ELG provides a common library of fully-translated message codes for service developers to use, as detailed below - developers are free to use their own codes in their own namespaces (i.e. not prefixed elg.) on the understanding that it is their responsibility to provide translations. A mechanism for developers to contribute their translated messages to the platform is under development but not yet generally available.

Annotations ¶

Many of the request and response types need to represent annotations - pieces of metadata about specific parts of a text or audio data stream, rather than about the stream as a whole. For example, a named entity recogniser might want to state that characters 10 to 15 in the request text represent the name of a female person, or a speech recogniser might want to state that characters 75 to 80 in the transcription represent a word, and map to the time period 1.37 to 1.6 seconds in the source audio. Such structures are represented in a consistent way across all the ELG API messages:

"annotations":{
    "<annotation type>":[
      {
        "start":number,
        "end":number,
        "sourceStart":number,
        "sourceEnd":number,
        "features":{ /* arbitrary JSON */ }
      }
    ]
  }

The <annotation type> is an arbitrary string representing the type of annotation, e.g. “Person” or “Word” in the examples above. For each type of annotation, the matching value is a JSON array of objects, each object representing one annotation of that type. Note that when generating these structures in your API responses the value here MUST be an array even if there is only one annotation of the relevant type - some JSON generation libraries “unwrap” singleton arrays by default. The properties of each annotation object are:

start and end: The position of the annotation in the main data stream to which it refers - this is typically the content directly associated with this annotations structure (for example the text of a translation). When the stream is text these would be Unicode character offsets from the start of the text, for audio they would typically be time points in seconds, etc. Subtracting the start value from the end value should give the length of the annotated area - there are several equivalent ways to conceptualise this, for example with text you could consider the characters as numbered from zero with the start offset inclusive and the end offset exclusive, or you could consider the offsets to represent the positions between characters (so 0 is before the first character, 1 is between the first and second, etc.).
sourceStart and sourceEnd: Where these annotations are relative to a data stream that has been generated from another “source” data stream (e.g. a translation of text in another language, or a transcription of audio), these properties can be optionally used to link to the positions in the source stream (e.g. to align words in the translation with words in the original).
features: Arbitrary JSON representing other properties of the annotation, e.g. a “Person” annotation might have a feature for “gender”, a “Word” from a morphological analyser might have “root” and “suffix”, etc.

Request structure ¶

There are two main types of endpoint currently supported for this specification, one for services whose input is structured or unstructured text and one for services whose input is audio.

Text requests ¶

Services that take plain text (or something from which plain text can be extracted, e.g. HTML) as their input are expected to offer an endpoint that accepts POST requests with Content-Type: application/json that conforms to the following structure.

{
  "type":"text",
  "params":{...},   /* optional */
  "content":"The text of the request",
  // mimeType optional - this is the default if omitted
  "mimeType":"text/plain",
  "features":{ /* arbitrary JSON metadata about this content, optional */ },
  "annotations":{ /* optional */
    "<annotation type>":[
      {
        "start":number,
        "end":number,
        "features":{ /* arbitrary JSON */ }
      }
    ]
  }
}

We expect that across the ELG from amongst the large number of possible and supported document types, a set of a smaller number of document types will emerge as being preferred and well supported (for example, plain text, HTML, XML - we do not intend to support binary formats such as PDF or Word as “text” requests, but may introduce other formats to this specification at a later date).

The only part of this request that is guaranteed to be present is the type (which will always be “text”) and the content.
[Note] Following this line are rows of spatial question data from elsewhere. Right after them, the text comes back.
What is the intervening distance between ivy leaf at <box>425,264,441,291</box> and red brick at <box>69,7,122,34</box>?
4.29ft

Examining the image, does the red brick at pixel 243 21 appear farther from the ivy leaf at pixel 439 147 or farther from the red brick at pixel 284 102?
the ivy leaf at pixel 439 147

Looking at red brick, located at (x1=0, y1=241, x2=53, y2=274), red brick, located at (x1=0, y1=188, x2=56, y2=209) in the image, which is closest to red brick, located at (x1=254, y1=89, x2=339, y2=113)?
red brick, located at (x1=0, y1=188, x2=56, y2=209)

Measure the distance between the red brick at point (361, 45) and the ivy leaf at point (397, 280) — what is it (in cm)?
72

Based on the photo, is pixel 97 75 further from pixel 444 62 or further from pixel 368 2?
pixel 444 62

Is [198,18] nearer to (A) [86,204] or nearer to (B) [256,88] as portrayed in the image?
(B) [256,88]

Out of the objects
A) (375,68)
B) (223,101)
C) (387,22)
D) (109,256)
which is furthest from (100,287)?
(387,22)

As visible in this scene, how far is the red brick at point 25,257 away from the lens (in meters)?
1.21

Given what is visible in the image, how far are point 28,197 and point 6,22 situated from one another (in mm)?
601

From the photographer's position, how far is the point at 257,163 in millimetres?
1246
So a minimal request would look like this:

{"type":"text", "content":"This is an example request"}

The optional elements are:

mimeType: the MIME type of the content, if it is not simply plain text
params: vendor-specific parameters - it is up to the individual service implementor to decide how (or indeed whether) to interpret these
features: metadata about the input as a whole
annotations: as described above - the start and end are Unicode character offsets within the content and the sourceStart and sourceEnd are ignored.

Tools that are able to accept text requests are RECOMMENDED to also offer an endpoint that can accept just the plain text (or other types of) “content” posted directly, and treat that the same as they would a message with the "content" property equal to the post data, the "mimeType" taken from the request Content-Type header, and no features or annotations. The "params" should be populated from the URL query string parameters. This endpoint will not be called by the ELG platform internally but it will make the service easier to test outside of the ELG platform infrastructure, and for open-source tools it will allow users to easily download and run the tool locally in Docker on their own hardware.

Structured text request ¶

This is very similar to the plain text request, but for services that require some structure to their input, for example a list of sentences for some MT services, a list of words for a service that re-segments a stream of ASR output into a list of sentences, etc. Again, services that accept this kind of input should provide a POST endpoint that accepts Content-Type: application/json conforming to the following structure:

{
  "type":"structuredText",
  "params":{...},   /* optional */
  "texts":[
    {
      "content":"The text of this node",           // either
      "texts":[/* same structure, recursive */],   // or
      // mimeType optional - this is the default if omitted
      "mimeType":"text/plain",
      "features":{ /* arbitrary JSON metadata about this node, optional */ },
      "annotations":{ /* optional */
        "<annotation type>":[
          {
            "start":number,
            "end":number,
            "features":{ /* arbitrary JSON */ }
          }
        ]
      }
    }
  ]
}

The type will always be “structuredText”, params (optional) allows for vendor-specific parameters whose interpretation is up to the individual service implementor, and texts will always be an array of at least one JSON object. The texts property forms a recursive tree-shaped data structure, each object will be either a leaf node containing a piece of content or a branch node containing another list of texts.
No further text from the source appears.